4 ECLI:NL:RVS:2021:774.

5 Artikel 8:55d, eerste lid, van de Awb.

6 Artikel 8:55d, derde lid, van de Awb.

7 Artikel 8:55d, tweede lid, van de Awb. Zie https://www.rechtspraak.nl/Onderwerpen/Overheidsorganisatie-beslist-niet-op-tijd/Paginas/extra-dwangsom.aspx.

Beslissing

Beslissing

De rechtbank:

verklaart het beroep gegrond;

vernietigt het met een besluit gelijk te stellen niet tijdig nemen van een besluit;

draagt de minister op om uiterlijk op 9 juni 2025 een besluit op de aanvraag bekend te maken.

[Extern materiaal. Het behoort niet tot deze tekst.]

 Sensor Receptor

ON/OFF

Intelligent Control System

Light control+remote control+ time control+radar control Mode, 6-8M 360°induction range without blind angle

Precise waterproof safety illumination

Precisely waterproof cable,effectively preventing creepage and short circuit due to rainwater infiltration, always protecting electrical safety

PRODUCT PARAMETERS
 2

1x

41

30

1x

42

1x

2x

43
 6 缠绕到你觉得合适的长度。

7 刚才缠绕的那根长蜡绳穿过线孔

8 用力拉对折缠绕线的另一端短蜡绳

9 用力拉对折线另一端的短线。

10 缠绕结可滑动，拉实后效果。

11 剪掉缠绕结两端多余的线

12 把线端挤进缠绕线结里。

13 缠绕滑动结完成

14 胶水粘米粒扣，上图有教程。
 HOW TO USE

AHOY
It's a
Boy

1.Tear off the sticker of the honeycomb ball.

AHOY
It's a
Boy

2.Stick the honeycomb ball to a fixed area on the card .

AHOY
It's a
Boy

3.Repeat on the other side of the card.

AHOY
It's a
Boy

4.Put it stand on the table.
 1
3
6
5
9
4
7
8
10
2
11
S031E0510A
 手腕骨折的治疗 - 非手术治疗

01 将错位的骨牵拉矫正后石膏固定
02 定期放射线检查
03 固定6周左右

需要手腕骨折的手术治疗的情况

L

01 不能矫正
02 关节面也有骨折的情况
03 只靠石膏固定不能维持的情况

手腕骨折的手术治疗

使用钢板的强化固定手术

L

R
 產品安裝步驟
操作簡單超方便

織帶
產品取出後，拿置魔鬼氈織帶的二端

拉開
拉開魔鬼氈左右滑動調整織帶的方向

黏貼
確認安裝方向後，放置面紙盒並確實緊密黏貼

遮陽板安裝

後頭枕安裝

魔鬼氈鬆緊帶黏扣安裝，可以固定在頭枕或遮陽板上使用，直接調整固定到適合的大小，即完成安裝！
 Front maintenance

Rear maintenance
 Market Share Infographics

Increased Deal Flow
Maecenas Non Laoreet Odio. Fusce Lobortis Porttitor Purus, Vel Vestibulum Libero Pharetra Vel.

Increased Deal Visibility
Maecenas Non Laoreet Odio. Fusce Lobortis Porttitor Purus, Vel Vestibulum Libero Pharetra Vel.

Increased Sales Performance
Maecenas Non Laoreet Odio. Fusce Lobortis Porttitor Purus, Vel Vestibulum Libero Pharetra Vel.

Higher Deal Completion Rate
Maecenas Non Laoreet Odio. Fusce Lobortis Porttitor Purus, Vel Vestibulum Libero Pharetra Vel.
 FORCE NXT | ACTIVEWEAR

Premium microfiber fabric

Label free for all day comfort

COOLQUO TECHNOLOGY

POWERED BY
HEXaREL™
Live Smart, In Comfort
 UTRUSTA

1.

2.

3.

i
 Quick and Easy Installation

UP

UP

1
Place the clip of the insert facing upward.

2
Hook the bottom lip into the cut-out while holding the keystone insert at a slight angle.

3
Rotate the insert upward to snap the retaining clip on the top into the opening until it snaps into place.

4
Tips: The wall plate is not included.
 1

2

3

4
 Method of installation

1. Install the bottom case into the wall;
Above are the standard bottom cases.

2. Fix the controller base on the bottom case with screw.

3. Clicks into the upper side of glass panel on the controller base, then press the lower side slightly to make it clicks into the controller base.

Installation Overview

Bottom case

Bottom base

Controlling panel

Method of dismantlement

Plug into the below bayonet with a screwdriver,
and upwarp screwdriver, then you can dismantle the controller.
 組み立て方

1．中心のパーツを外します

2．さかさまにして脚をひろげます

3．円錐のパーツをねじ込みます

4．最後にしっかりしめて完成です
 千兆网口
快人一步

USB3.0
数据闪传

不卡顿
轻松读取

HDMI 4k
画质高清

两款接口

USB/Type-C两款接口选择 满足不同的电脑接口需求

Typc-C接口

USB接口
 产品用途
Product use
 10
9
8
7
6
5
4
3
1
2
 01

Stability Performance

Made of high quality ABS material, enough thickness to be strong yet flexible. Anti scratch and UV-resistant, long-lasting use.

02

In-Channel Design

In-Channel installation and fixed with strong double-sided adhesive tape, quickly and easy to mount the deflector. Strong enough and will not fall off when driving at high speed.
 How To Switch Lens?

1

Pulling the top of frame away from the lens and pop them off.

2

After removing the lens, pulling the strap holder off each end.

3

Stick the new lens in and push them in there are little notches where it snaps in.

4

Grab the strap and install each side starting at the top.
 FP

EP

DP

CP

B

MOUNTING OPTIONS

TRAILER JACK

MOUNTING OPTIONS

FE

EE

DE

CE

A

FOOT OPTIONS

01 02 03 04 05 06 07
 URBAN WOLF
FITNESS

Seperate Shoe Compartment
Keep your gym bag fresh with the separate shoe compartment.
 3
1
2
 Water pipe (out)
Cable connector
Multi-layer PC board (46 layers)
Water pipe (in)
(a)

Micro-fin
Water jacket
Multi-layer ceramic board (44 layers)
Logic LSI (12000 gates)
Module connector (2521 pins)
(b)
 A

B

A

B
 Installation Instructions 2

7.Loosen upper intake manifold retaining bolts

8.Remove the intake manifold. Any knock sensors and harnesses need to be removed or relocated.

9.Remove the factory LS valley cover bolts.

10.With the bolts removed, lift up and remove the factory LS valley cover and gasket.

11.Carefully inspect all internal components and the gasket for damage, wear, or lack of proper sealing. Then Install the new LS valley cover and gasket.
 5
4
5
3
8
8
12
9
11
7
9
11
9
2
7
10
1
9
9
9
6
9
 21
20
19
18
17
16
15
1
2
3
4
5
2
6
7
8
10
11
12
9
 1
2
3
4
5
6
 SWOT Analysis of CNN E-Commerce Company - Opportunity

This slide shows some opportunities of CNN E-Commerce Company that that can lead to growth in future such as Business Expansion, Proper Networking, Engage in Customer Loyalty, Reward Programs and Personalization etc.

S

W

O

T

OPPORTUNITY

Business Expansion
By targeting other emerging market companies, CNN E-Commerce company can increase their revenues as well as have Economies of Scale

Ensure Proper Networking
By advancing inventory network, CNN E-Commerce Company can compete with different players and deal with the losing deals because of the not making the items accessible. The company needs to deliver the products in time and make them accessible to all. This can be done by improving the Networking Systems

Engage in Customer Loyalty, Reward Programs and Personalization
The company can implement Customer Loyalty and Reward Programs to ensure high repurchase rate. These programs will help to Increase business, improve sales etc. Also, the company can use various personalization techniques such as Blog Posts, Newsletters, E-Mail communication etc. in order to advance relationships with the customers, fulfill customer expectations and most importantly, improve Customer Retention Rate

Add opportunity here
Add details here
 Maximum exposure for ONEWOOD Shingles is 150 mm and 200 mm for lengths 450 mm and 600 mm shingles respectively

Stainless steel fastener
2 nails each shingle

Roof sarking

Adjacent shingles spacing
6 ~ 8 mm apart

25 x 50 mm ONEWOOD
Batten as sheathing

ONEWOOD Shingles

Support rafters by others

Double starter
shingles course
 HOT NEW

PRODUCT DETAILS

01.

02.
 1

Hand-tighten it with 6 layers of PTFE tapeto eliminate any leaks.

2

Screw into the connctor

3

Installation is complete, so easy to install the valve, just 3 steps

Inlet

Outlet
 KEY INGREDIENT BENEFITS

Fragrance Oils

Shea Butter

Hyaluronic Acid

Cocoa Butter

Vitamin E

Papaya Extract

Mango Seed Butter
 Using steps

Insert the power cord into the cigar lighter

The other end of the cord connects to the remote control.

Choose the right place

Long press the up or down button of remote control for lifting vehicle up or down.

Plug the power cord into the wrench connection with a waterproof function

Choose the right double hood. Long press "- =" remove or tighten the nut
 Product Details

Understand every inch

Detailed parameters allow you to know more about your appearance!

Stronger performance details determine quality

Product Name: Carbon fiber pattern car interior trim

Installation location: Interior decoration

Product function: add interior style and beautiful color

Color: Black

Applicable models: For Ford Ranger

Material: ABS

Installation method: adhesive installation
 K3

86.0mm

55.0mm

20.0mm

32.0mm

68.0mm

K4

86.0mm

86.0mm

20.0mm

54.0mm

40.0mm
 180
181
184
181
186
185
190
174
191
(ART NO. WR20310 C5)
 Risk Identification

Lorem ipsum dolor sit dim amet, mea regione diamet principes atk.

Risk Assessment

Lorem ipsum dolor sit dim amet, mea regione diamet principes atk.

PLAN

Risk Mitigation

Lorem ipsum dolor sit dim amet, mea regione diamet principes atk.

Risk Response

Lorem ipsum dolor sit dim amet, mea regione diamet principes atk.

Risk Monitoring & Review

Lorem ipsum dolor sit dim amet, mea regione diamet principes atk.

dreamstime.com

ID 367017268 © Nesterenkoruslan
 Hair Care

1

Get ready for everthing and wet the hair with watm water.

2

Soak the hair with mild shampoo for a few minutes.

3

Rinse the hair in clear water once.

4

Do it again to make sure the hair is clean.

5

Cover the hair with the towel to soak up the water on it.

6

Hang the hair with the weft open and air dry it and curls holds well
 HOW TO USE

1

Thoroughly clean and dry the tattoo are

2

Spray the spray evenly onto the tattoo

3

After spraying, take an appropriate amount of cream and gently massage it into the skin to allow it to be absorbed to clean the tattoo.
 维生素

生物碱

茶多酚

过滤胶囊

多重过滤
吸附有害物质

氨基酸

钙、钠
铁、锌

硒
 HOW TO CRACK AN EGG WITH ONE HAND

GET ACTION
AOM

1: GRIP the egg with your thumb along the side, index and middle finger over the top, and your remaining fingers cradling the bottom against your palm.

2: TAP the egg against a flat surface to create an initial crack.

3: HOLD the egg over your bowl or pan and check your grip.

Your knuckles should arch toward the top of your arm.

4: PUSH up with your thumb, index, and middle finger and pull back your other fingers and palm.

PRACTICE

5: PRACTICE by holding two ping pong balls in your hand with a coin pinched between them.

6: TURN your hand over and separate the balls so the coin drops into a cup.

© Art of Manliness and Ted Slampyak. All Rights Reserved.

bepaalt dat de minister aan eiseres een dwangsom van € 250,- moet betalen voor elke dag waarmee hij de hiervoor genoemde termijn overschrijdt, met een maximum van € 37.500,-;

bepaalt dat de minister het door eiseres betaalde griffierecht van € 194,- vergoedt;

veroordeelt de minister in de proceskosten van eiseres tot een bedrag van € 453,50.

Deze uitspraak is gedaan door mr. R.J.A. Schaaf, rechter, in aanwezigheid van mr. A.W. van Eerden, griffier.

De uitspraak is uitgesproken in het openbaar en bekendgemaakt op:

26 mei 2025

Bent u het niet eens met deze uitspraak?

Als u het niet eens bent met deze uitspraak kunt een brief sturen naar de rechtbank waarin u uitlegt waarom u het er niet mee eens bent. Dit heet een verzetschrift. U moet dit verzetschrift indienen binnen zes weken na de dag waarop deze uitspraak is verzonden. Als u graag een zitting wilt waarbij u persoonlijk uw mening aan de rechter kunt geven, kunt u dit in uw verzetschrift aangeven.